I might add that failure to meet any or all of these criteria would not necessarily invalidate a piece of autoethnographic research: I can’t be expected to think of everything off the top of my head.
If I was to venture into autoethnographic research I might settle on café society as my topic. Aksel Tjora and I edited a book entitled Café Society a few years back and he and his team in Trondheim have since been carrying out excellent ethnographies. Moreover I have myself spent much time before and after retiring sitting in cafes with my laptop. I’ve even posted a few blogs on my welbsite.
So what might I be able to contribute via an autoethnographic dip into this field? I can only hint here, and I’m not for a moment suggesting that what follows constitutes a worthwhile autoethnographic project in itself.

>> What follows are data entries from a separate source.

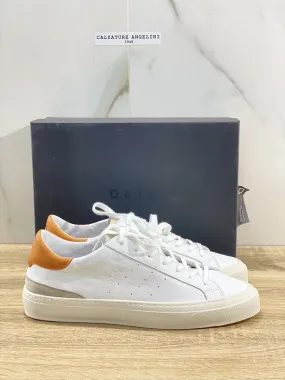 D.A.T.E Sonica Uomo sneaker Pelle White Orange Casual Shoes 45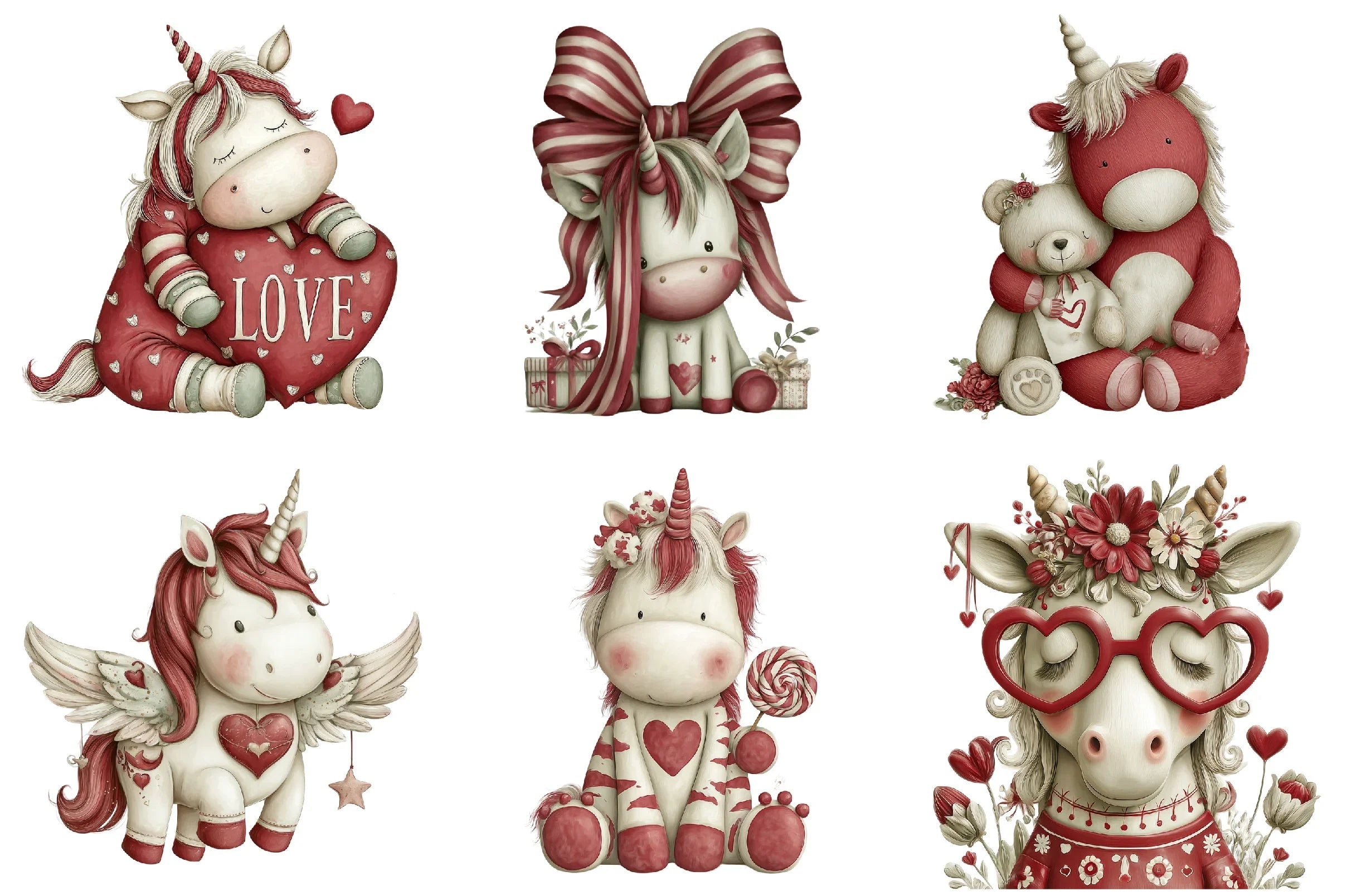Whimsical Valentine Unicorn Clipart Bundle - CraftNest - Digital Crafting and Art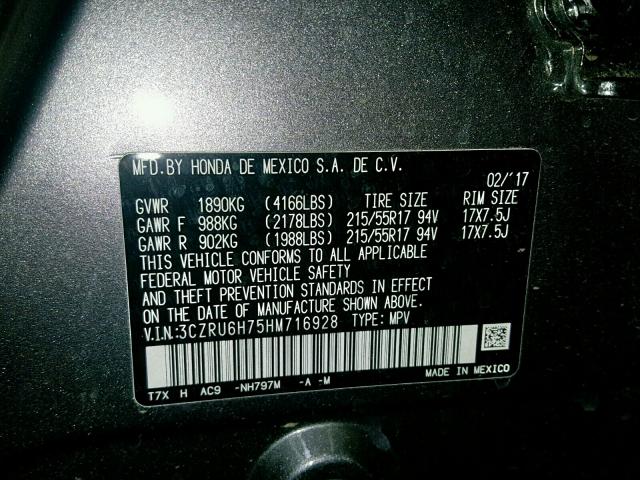 3CZRU6H75HM716928 - 2017 HONDA HR-V EXL GRAY photo 10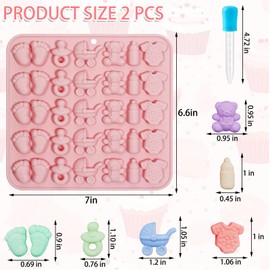 2 Pack Baby Silicone Mold,Baby Shower Theme Silicone Chocolate molds with Babys Feet Mold,Bottle,Pacifier,Babys Onesie,Cradles,Bear Molds for Cupcake Cakesicle Decorations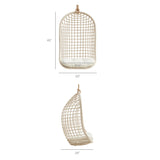 Tamsin Light Tan White Open Grid Weave Natural Rattan Hanging Chair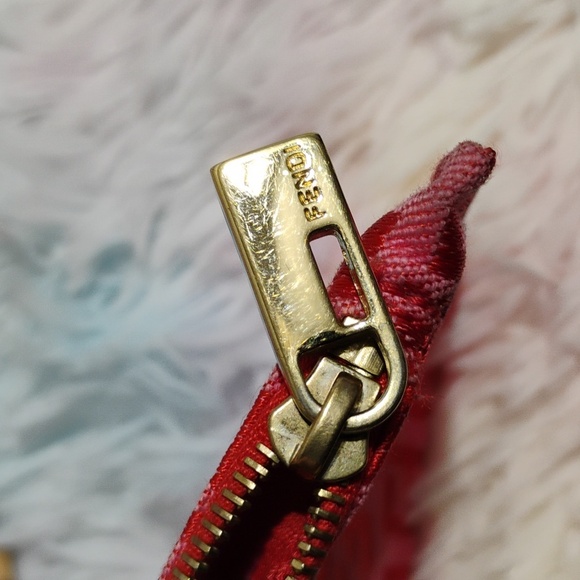 SALE! Authentic FENDI Vintage Zucchino Hand Bag Purse Canvas/Leather Pink/Red - Picture 13 of 14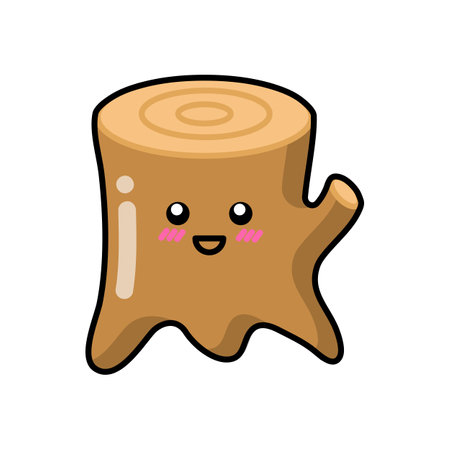 Wooden stamp for patches, badges, stickers, logos. Cute funny cartoon character icon in asian japanese kawaii style, flat illustration. Vector forest doodle.のイラスト素材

But here are a few themes or pointers:
• The role of café spaces, ‘furniture’ and as repositories of acquaintances (Granovetter’s ‘weak ties’) functioning as ‘familiarity bonds’ that are protective of health and wellbeing, most especially in those most vulnerable and lonely (Aksel and I have published, and I have blogged, on the notion of familiarity bonds).
• The café as a nodal point for actual and virtual interaction. I am in a café now and have checked Twitter and Facebook, googled on an unrelated topic and texted two UCL friends to see if they will be around for coffee later, even as I continue this blog. Cafes are significant sites for multiple liaisons via ever-evolving new information technologies, not least as hot-desking work spaces.
• The potential for the café to re-emerge as an ‘enabling sector’ of civil society, a conduit for the transfer of people’s concerns via the ‘protest sector’ of civil society into the public sphere of the lifeworld (see my chapter in Café Society).
• Reciprocity and trust among strangers in café spaces. I make spontaneous decisions – based on what kind of cues? – about the trustworthiness of strangers, and invite the ones I select to watch my laptop while I go to the loo (and this in central London). Entering Goffman territory, does this type of emergent interaction defy the front-stage and back-stage binary? How might one characterise the risk-taking immediacy of such jazz-style improvisations?
• Do different types of café, in different kinds of neighbourhood, host or encourage different types of client and generate different forms of interactional order?
• The café as a pioneering site for ‘being alone with others’.
Each of these themes/pointers might easily garner novel, innovatory insights into sociability and its structural and cultural framing and parameters. But I have gone on long enough. Perhaps I will experiment with an article. Comments welcome.
References
Delamont,S (2007) Arguments against auto-ethnography. Qualitative Research Practice. Issue 4 (ISSN; 1748-7315).
Ellis,C, Adams,T & Bochner,A (2011) Autoethnography: an overview. Forum: Qualitatoive Social Rtesearch 12 No 1 Art 10.
Mendez,M (2013) Autoethnography as a research method: advantages, limitations and criticisms. Columbian Applied Linguistics Journal 15 No2 July/Dec.
Scambler,G & Tjora,A (2012) ‘Familiarity bonds’: a neglected mechanism for middle-range theories of health and longevity? Medical Sociology Online.
Tjora,A & Scambler,G (Eds) (2013) Café Society. New York; Palgrave Macmillan.